Norman Foster imagina el futuro del automóvil
Por Ianko López*
Lleno de excitación, un niño espera cada día que el tren pase a unos metros de su casa, provocando una sacudida que hará vibrar su cuerpo y el suelo bajo sus pies. La escena, ante la que un psicoanalista freudo-lacaniano se frotaría las manos, puede explicar mucho sobre el devenir adulto de su protagonista: en los años cuarenta del pasado siglo, en un barrio industrial inglés, ese niño era Norman Foster (Mánchester, 87 años). “Crecí al lado de las vías del ferrocarril y cuando llegaba el expreso temblaban hasta las ventanas”, rememora el arquitecto británico. “Podía pasarme horas esperando que apareciera aquel tren, era muy emocionante”.
Ocho décadas más tarde, cuando concede esta entrevista, Foster se encuentra en la ciudad española de Bilbao con Motion.
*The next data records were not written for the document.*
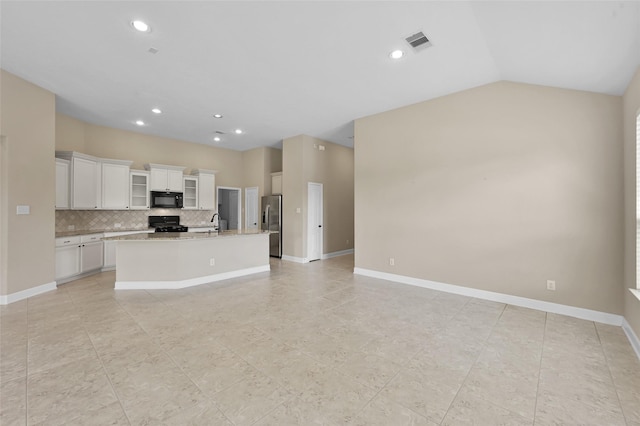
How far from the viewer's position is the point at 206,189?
7.28m

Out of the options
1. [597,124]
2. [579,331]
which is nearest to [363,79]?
[597,124]

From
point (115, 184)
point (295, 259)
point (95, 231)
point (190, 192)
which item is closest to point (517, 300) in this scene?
point (295, 259)

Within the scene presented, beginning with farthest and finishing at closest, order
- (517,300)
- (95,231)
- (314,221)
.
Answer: (314,221)
(95,231)
(517,300)

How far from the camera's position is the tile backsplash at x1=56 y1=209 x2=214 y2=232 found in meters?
5.34

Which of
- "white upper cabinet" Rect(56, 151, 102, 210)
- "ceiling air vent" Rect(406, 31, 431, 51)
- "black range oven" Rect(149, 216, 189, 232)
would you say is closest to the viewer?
"ceiling air vent" Rect(406, 31, 431, 51)

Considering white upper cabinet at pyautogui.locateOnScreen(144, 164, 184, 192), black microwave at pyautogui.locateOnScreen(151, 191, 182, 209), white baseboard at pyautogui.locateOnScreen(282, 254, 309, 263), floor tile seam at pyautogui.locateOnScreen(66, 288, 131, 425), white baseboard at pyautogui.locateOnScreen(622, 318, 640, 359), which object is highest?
white upper cabinet at pyautogui.locateOnScreen(144, 164, 184, 192)

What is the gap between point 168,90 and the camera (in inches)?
165

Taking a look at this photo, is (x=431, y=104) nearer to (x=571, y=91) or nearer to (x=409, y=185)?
(x=409, y=185)

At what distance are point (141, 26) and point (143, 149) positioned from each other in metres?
4.69

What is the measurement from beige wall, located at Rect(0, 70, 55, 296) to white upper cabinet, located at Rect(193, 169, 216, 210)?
3.07 meters

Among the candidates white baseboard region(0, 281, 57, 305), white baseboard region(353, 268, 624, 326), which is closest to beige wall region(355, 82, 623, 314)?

Autos, Art, Architecture, la exposición que estará en el Museo Guggenheim hasta el 18 de septiembre, de la que es el comisario, junto a Manuel Cirauqui y Lekha Hileman Waitoller, y que relaciona varios vehículos históricos con diseños arquitectónicos y obras de arte: una escultura de Boccioni o un móvil de Calder. Once automóviles forman parte de la colección privada de Foster, por ejemplo el Voisin que perteneció a Le Corbusier o un Jaguar E Type de 1961. Casi todas las piezas hacen referencia más o menos explícita a la idea del movimiento, algo con lo que el arquitecto comenzó a obsesionarse como resultado de aquellas infantiles descargas de adrenalina provocadas por el paso del tren. Una obsesión que aún se amplificaría gracias a las imágenes de Eagle, la revista de cómics que marcó a varias generaciones de adolescentes de su país con la promesa de un futuro hecho de formas aerodinámicas y velocidad supersónica.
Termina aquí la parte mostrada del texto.